START Provided records

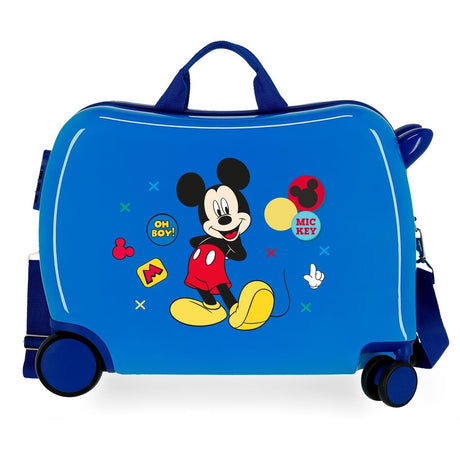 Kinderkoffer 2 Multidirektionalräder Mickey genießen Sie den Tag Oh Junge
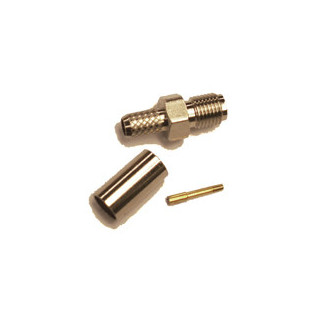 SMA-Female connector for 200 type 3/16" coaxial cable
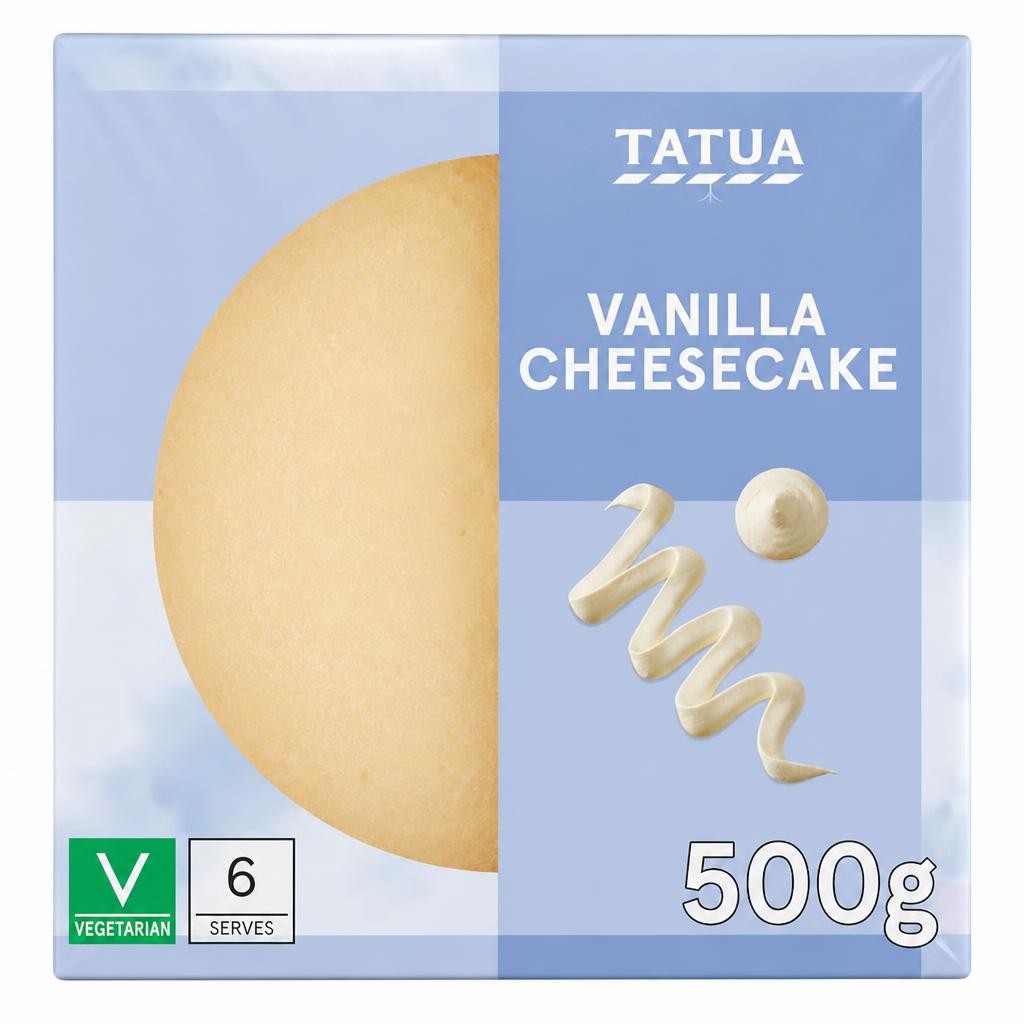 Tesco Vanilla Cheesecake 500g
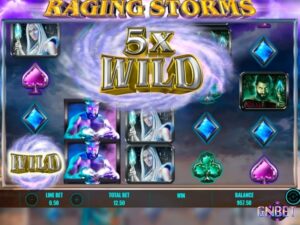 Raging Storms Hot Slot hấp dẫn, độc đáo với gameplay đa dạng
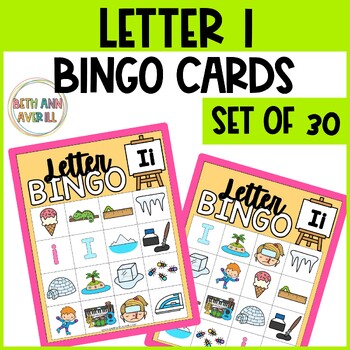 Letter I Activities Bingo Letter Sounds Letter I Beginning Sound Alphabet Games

END Provided records
START Provided records

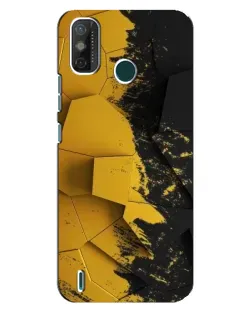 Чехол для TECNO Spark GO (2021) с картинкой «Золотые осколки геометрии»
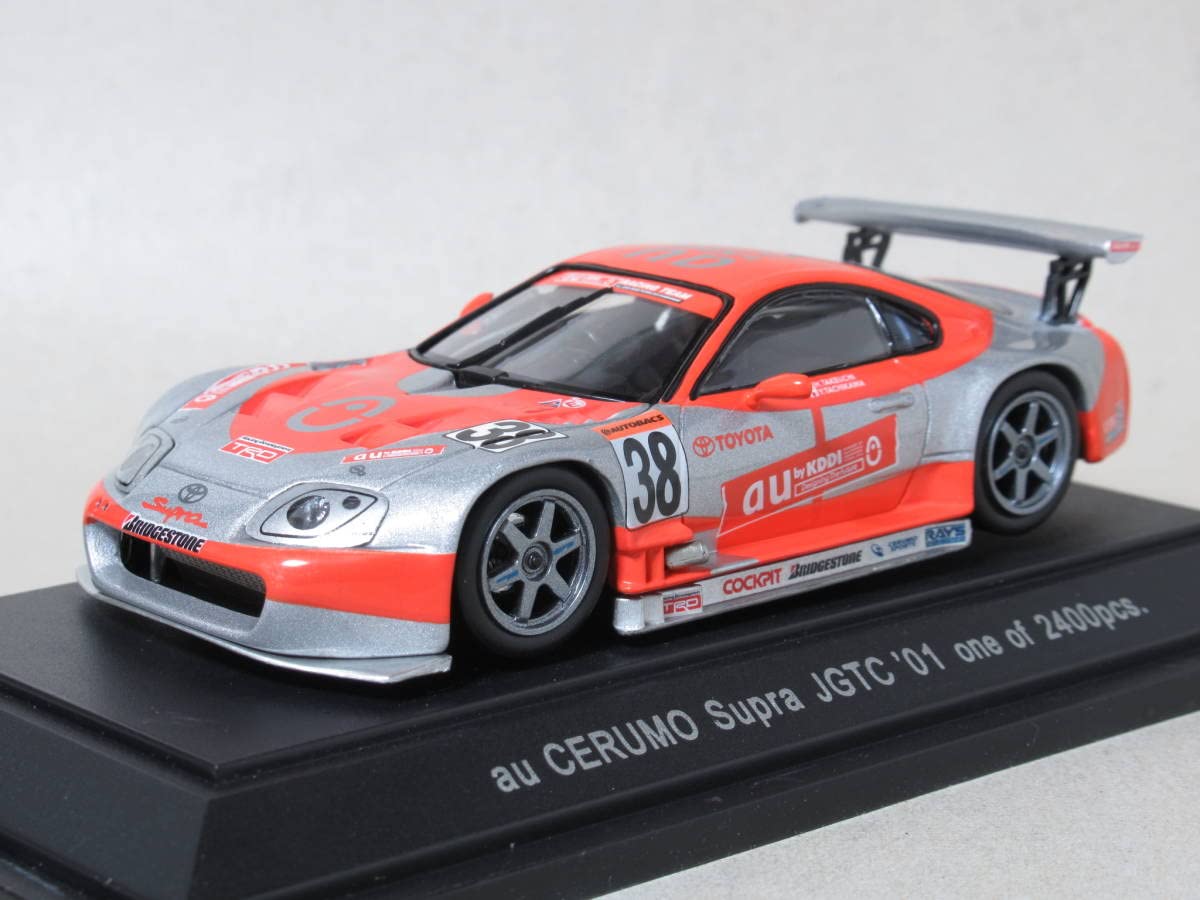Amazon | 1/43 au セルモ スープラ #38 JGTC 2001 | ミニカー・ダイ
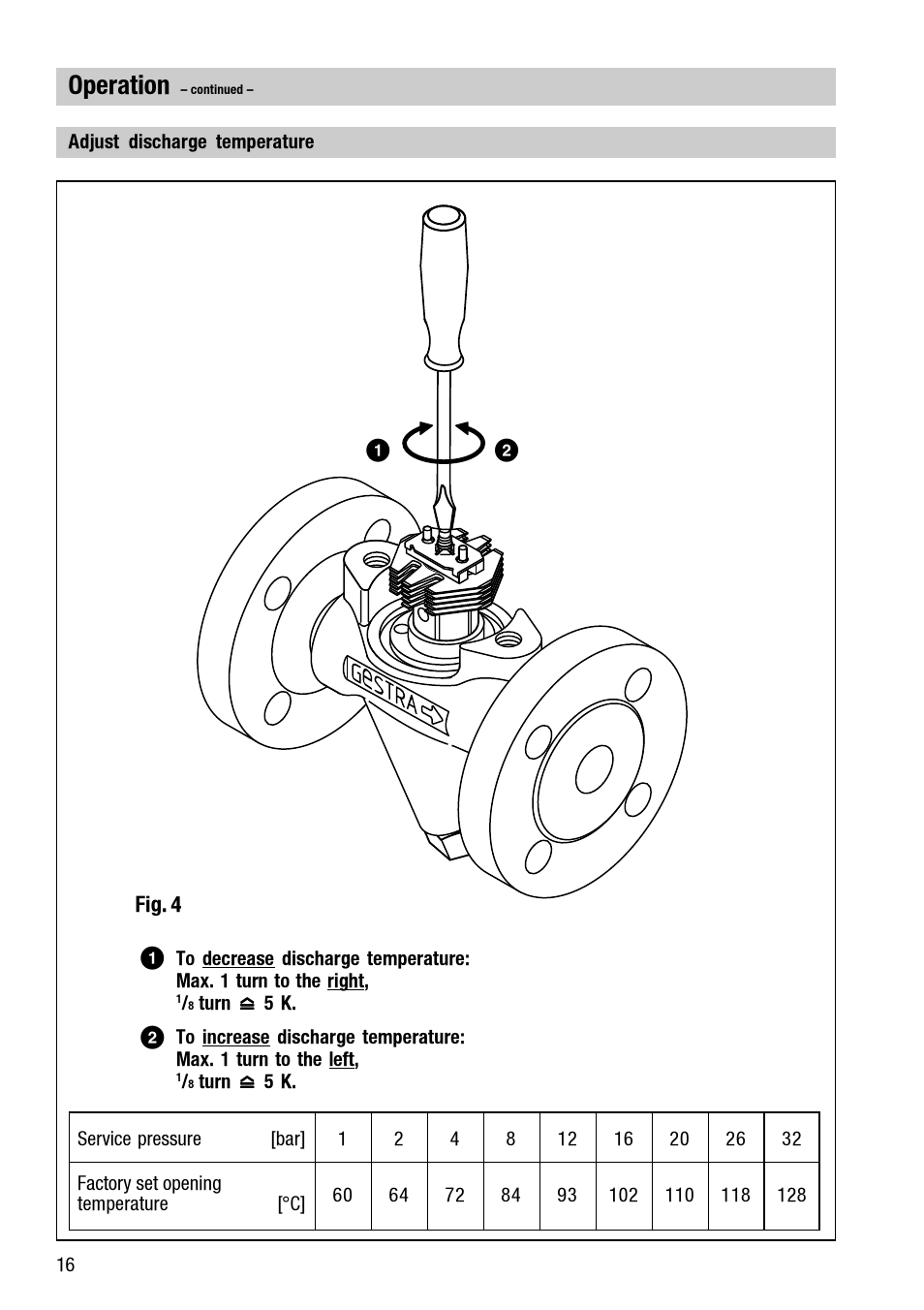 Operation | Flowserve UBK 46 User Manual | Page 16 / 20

END Provided records

● Problem to solve
Within the data above, repeat exactly the lines from the one bearing "Kinderkoffer 2 Multidirektionalräder" through the one bearing "Letter I Activities". Include no pictures and nothing else.

● Your solution
 Kinderkoffer 2 Multidirektionalräder Mickey genießen Sie den Tag Oh Junge
 SMA-Female connector for 200 type 3/16" coaxial cable
 Tesco Vanilla Cheesecake 500g
 Raging Storms Hot Slot hấp dẫn, độc đáo với gameplay đa dạng
 Letter I Activities Bingo Letter Sounds Letter I Beginning Sound Alphabet Games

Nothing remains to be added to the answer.